:: TASK DETAILS ::
Express the lines starting at the one containing "From the camera, how" and ending at the last line as a Markdown table with the columns Row and Line text, and omit blank lines.

Dataset entries:
========
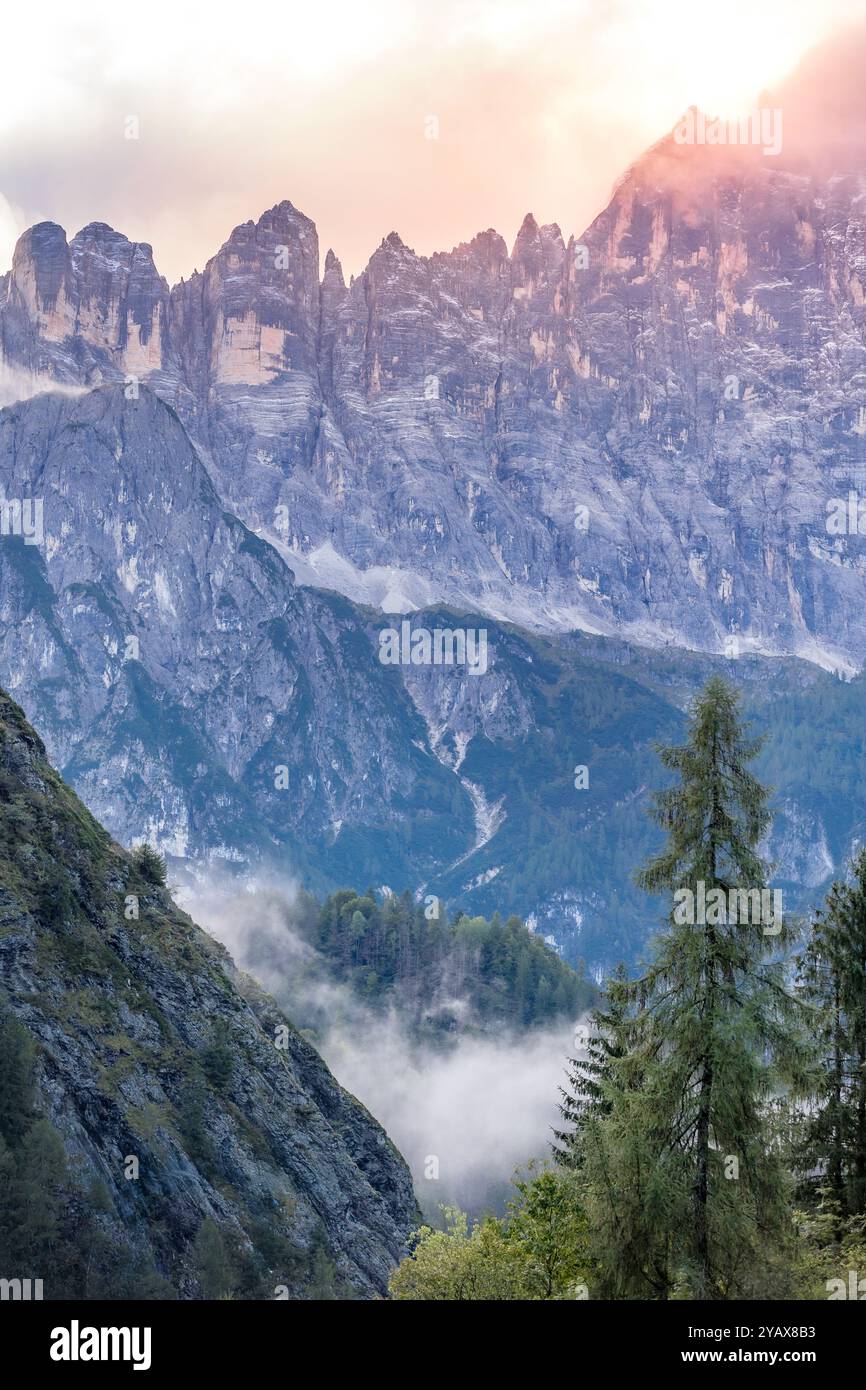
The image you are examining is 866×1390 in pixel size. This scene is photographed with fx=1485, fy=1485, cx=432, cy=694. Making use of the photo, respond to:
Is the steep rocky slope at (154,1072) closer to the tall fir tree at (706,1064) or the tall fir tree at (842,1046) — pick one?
the tall fir tree at (842,1046)

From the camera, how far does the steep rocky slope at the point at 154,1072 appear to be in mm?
77750

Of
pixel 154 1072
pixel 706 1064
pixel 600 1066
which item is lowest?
pixel 706 1064

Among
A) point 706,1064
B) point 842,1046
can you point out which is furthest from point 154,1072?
point 706,1064

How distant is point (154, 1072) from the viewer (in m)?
85.5

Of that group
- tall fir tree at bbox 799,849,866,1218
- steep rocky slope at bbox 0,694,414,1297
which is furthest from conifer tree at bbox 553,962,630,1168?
steep rocky slope at bbox 0,694,414,1297

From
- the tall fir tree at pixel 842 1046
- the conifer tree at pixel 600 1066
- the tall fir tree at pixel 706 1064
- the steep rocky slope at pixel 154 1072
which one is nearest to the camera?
the tall fir tree at pixel 706 1064

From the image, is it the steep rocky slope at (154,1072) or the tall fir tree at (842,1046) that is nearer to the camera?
the tall fir tree at (842,1046)

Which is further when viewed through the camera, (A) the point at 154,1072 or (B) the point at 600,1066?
========
:: TASK RESULT ::
| Row | Line text |
|---|---|
| 1 | From the camera, how far does the steep rocky slope at the point at 154,1072 appear to be in mm? |
| 2 | 77750 |
| 3 | Of |
| 4 | pixel 154 1072 |
| 5 | pixel 706 1064 |
| 6 | pixel 600 1066 |
| 7 | which item is lowest? |
| 8 | pixel 706 1064 |
| 9 | Among |
| 10 | A) point 706,1064 |
| 11 | B) point 842,1046 |
| 12 | can you point out which is furthest from point 154,1072? |
| 13 | point 706,1064 |
| 14 | How distant is point (154, 1072) from the viewer (in m)? |
| 15 | 85.5 |
| 16 | Of that group |
| 17 | - tall fir tree at bbox 799,849,866,1218 |
| 18 | - steep rocky slope at bbox 0,694,414,1297 |
| 19 | which is furthest from conifer tree at bbox 553,962,630,1168? |
| 20 | steep rocky slope at bbox 0,694,414,1297 |
| 21 | From |
| 22 | - the tall fir tree at pixel 842 1046 |
| 23 | - the conifer tree at pixel 600 1066 |
| 24 | - the tall fir tree at pixel 706 1064 |
| 25 | - the steep rocky slope at pixel 154 1072 |
| 26 | which one is nearest to the camera? |
| 27 | the tall fir tree at pixel 706 1064 |
| 28 | From the image, is it the steep rocky slope at (154,1072) or the tall fir tree at (842,1046) that is nearer to the camera? |
| 29 | the tall fir tree at (842,1046) |
| 30 | Which is further when viewed through the camera, (A) the point at 154,1072 or (B) the point at 600,1066? |